**Data entries**

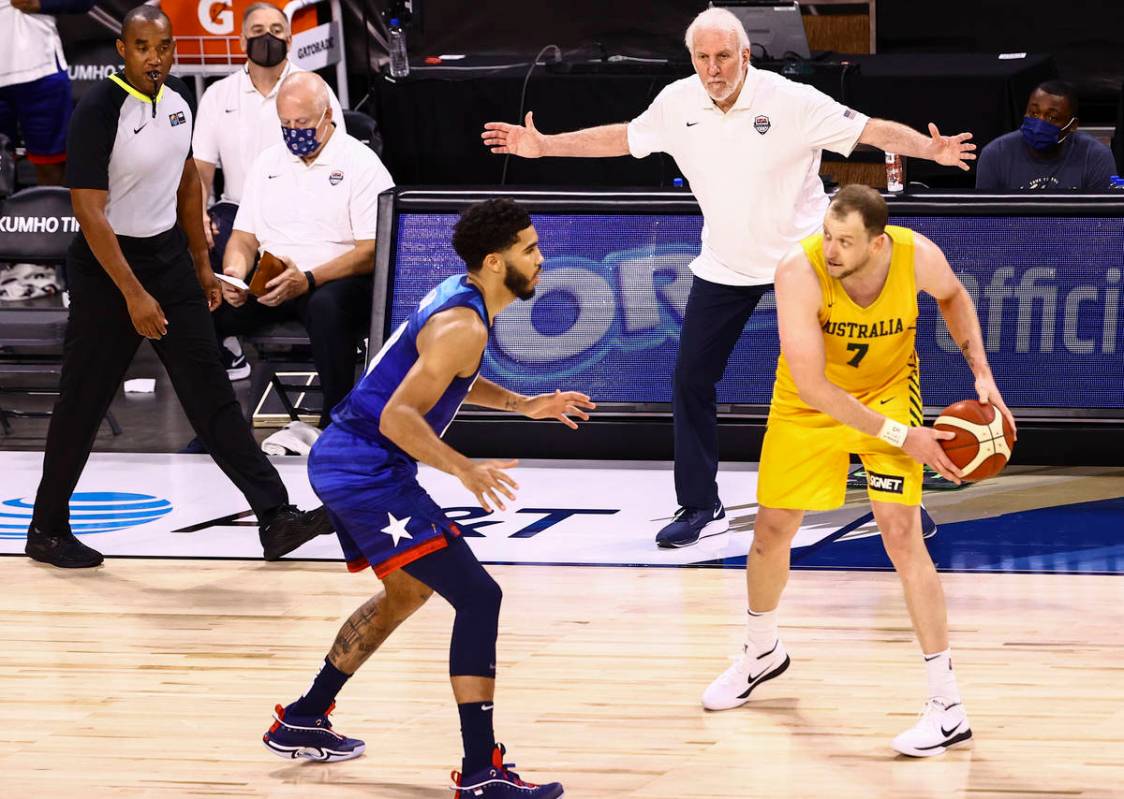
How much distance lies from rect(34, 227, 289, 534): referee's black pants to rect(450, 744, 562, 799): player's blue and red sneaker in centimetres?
267

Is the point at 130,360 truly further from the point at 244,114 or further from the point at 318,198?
the point at 244,114

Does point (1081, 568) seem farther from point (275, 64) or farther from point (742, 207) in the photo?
point (275, 64)

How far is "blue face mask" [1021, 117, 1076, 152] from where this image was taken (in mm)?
8742

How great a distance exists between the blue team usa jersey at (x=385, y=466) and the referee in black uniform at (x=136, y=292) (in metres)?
2.18

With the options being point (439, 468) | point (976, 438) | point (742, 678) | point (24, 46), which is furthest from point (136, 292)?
point (24, 46)

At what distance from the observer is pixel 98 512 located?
766 centimetres

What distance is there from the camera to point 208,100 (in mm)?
9578

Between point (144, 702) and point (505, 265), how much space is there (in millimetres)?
1923

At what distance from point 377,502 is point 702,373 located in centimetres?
256

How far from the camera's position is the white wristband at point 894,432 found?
4.70 metres

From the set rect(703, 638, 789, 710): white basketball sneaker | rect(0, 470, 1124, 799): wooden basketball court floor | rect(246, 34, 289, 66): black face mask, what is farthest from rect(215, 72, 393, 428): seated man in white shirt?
rect(703, 638, 789, 710): white basketball sneaker

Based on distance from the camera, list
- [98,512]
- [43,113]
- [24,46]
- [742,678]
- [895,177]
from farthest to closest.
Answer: [43,113] < [24,46] < [895,177] < [98,512] < [742,678]

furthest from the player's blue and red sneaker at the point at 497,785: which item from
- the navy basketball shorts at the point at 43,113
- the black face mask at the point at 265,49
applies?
the navy basketball shorts at the point at 43,113

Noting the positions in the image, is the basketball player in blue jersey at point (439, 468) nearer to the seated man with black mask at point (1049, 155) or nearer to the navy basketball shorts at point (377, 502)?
the navy basketball shorts at point (377, 502)
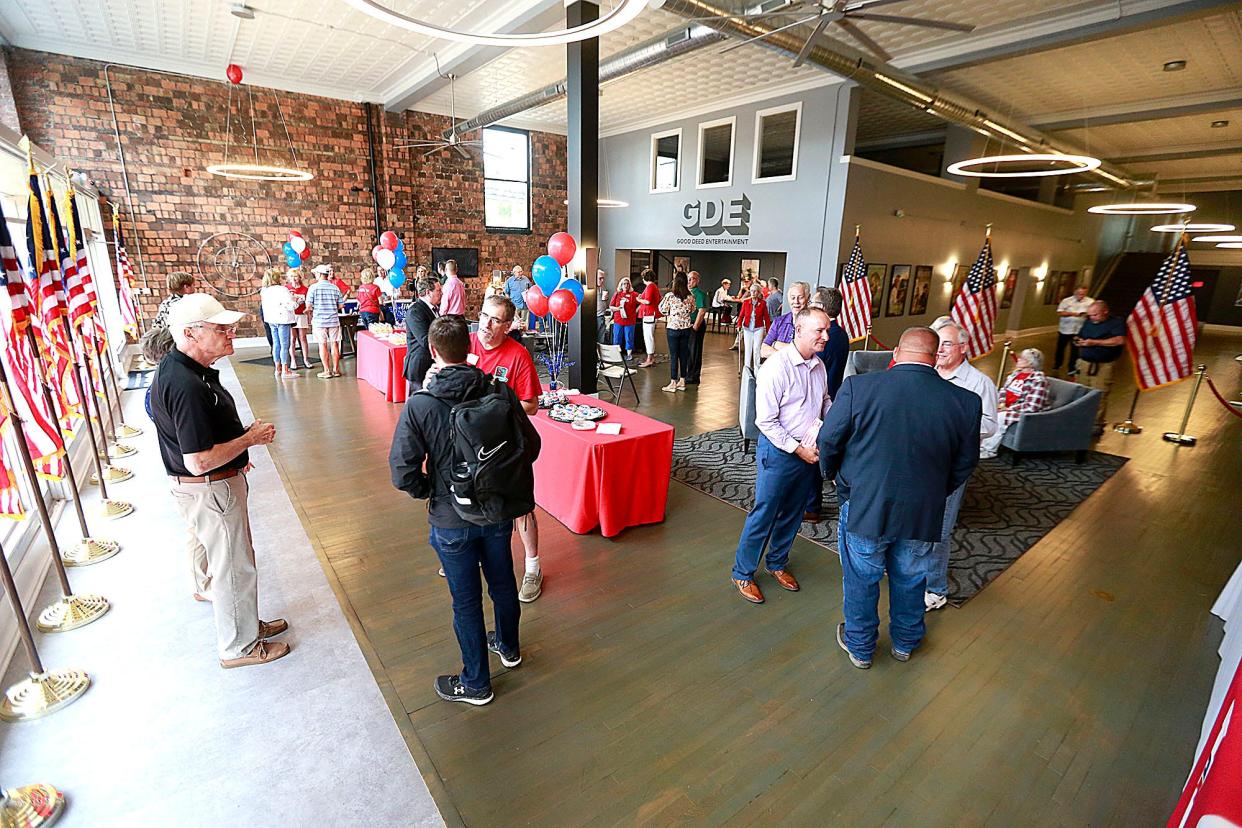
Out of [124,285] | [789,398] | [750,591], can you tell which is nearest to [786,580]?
[750,591]

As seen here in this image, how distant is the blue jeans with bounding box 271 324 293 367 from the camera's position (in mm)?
8375

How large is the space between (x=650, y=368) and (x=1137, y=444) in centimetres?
673

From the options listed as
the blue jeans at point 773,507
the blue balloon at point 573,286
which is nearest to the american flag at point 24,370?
the blue jeans at point 773,507

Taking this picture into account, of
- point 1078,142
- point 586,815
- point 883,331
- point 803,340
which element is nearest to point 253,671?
point 586,815

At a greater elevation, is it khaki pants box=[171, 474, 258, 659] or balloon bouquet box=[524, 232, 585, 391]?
balloon bouquet box=[524, 232, 585, 391]

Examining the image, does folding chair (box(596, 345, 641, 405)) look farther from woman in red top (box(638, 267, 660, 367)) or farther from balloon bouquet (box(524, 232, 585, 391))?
woman in red top (box(638, 267, 660, 367))

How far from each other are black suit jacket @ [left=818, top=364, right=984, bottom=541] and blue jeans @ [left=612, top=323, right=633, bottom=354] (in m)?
6.72

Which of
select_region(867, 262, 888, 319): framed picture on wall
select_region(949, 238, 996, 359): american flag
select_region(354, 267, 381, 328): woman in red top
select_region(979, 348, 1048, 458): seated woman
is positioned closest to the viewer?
select_region(979, 348, 1048, 458): seated woman

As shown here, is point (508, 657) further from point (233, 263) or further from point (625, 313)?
point (233, 263)

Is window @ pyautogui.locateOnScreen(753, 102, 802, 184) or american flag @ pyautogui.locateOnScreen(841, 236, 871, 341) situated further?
window @ pyautogui.locateOnScreen(753, 102, 802, 184)

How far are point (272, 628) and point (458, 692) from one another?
3.73ft

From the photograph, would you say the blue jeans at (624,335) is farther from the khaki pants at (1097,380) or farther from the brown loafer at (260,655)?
the brown loafer at (260,655)

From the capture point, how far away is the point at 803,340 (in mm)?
3121

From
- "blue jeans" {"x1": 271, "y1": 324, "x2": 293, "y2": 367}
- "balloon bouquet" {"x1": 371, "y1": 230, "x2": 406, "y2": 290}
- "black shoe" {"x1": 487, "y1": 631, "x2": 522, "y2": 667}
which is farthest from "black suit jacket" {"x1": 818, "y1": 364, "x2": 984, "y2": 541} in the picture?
"balloon bouquet" {"x1": 371, "y1": 230, "x2": 406, "y2": 290}
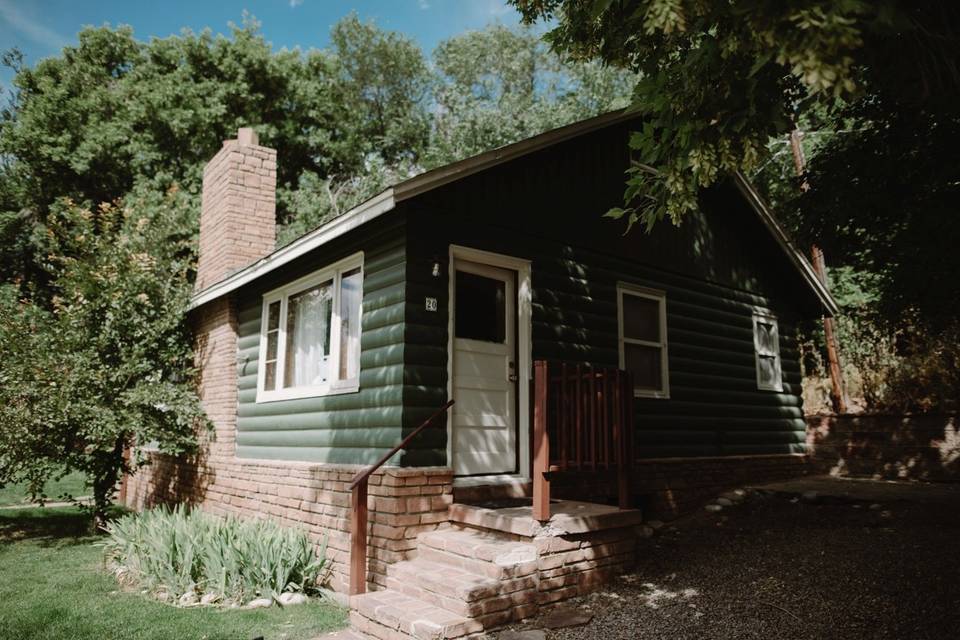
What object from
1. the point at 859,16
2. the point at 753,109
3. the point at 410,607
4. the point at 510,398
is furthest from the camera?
the point at 510,398

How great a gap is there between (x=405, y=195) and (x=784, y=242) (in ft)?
25.0

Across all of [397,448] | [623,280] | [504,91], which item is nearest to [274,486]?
[397,448]

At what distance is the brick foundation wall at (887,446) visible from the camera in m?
10.2

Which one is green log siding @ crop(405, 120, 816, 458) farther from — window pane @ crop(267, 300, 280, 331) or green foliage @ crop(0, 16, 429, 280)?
green foliage @ crop(0, 16, 429, 280)

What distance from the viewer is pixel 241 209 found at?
1011 centimetres

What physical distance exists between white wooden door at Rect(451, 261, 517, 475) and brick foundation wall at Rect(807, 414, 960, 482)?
24.2 feet

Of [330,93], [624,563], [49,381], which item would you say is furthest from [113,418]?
[330,93]

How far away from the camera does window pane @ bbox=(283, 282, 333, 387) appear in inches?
308

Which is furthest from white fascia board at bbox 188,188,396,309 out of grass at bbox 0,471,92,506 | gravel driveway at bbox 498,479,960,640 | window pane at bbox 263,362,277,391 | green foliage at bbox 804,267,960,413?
green foliage at bbox 804,267,960,413

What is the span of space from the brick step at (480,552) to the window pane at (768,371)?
722cm

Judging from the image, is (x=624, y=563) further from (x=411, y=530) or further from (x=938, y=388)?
(x=938, y=388)

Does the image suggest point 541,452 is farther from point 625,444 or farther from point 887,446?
point 887,446

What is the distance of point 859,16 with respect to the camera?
11.5ft

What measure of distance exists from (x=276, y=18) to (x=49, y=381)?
61.2 ft
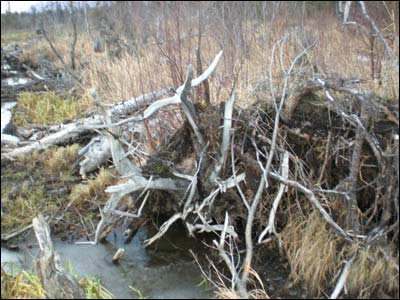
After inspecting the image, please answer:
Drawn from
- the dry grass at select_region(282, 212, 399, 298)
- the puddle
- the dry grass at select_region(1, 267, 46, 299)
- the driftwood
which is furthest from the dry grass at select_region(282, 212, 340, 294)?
the puddle

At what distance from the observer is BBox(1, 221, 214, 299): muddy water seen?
13.6ft

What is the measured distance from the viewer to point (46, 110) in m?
8.91

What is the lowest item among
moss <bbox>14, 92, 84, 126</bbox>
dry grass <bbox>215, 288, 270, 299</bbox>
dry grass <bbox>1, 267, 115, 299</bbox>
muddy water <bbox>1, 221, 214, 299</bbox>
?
muddy water <bbox>1, 221, 214, 299</bbox>

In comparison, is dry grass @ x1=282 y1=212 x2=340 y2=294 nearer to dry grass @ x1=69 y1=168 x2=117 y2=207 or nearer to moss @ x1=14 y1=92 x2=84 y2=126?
dry grass @ x1=69 y1=168 x2=117 y2=207

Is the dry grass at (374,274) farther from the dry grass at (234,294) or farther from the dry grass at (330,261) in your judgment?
the dry grass at (234,294)

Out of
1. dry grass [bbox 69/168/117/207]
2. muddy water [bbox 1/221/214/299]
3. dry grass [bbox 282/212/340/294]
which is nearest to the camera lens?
dry grass [bbox 282/212/340/294]

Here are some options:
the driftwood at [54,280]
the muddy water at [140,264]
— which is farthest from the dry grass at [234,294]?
the driftwood at [54,280]

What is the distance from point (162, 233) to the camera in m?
4.63

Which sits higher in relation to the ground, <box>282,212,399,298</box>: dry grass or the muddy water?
<box>282,212,399,298</box>: dry grass

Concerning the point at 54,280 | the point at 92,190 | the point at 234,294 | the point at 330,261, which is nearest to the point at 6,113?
the point at 92,190

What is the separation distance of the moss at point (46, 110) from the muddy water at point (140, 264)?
153 inches

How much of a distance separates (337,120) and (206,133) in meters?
1.19

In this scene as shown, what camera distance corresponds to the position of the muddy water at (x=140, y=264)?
4156mm

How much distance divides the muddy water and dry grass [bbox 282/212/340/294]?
30.7 inches
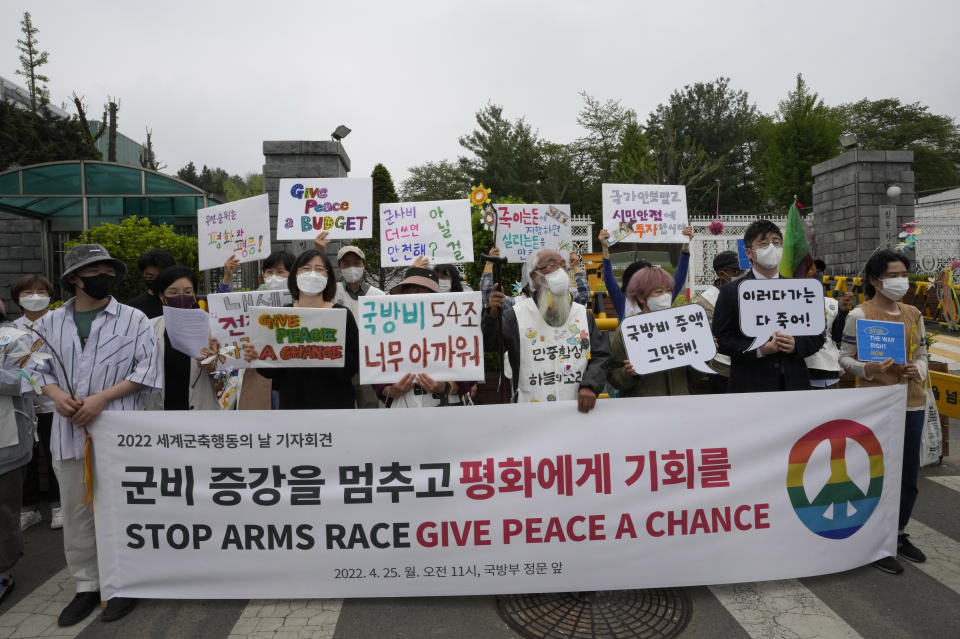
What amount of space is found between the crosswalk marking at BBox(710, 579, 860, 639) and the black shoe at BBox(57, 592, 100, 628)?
11.0ft

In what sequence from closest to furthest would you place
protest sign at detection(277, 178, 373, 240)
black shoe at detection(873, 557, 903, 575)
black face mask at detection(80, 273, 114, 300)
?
1. black face mask at detection(80, 273, 114, 300)
2. black shoe at detection(873, 557, 903, 575)
3. protest sign at detection(277, 178, 373, 240)

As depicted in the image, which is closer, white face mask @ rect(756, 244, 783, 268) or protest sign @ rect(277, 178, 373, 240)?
white face mask @ rect(756, 244, 783, 268)

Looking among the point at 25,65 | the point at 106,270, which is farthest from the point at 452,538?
the point at 25,65

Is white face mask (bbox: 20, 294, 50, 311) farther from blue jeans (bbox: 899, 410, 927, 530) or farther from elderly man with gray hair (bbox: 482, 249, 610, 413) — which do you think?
blue jeans (bbox: 899, 410, 927, 530)

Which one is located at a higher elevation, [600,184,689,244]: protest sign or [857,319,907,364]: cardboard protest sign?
[600,184,689,244]: protest sign

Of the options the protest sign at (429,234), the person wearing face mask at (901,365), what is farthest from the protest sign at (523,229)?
the person wearing face mask at (901,365)

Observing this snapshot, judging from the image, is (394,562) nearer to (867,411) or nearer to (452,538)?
(452,538)

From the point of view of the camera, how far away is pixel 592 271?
1162 cm

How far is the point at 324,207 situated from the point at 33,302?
239 centimetres

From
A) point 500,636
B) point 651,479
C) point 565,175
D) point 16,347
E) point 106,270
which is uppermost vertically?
point 565,175

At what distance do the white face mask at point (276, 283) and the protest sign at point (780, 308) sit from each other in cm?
320

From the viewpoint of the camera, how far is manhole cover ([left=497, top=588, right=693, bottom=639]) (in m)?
2.79

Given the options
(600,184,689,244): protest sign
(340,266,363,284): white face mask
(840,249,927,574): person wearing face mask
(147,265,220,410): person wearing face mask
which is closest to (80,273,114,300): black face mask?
(147,265,220,410): person wearing face mask

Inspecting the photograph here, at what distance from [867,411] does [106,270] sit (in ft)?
14.4
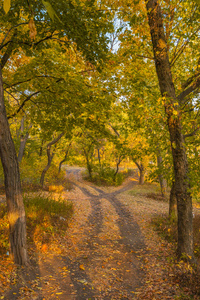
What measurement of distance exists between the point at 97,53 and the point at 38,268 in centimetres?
566

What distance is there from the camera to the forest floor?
13.1 ft

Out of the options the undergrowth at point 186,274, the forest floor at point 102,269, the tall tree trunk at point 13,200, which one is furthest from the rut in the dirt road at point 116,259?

**What the task asks**
Copy out the records word for word, from the line containing "In this scene" through the line containing "30.7 inches", and give nothing else.

**Reply**
In this scene as shown, what camera distance corresponds to the position of the muddy water at (x=140, y=264)?
4156mm

How much distance divides the muddy water and dry grass [bbox 282/212/340/294]?
30.7 inches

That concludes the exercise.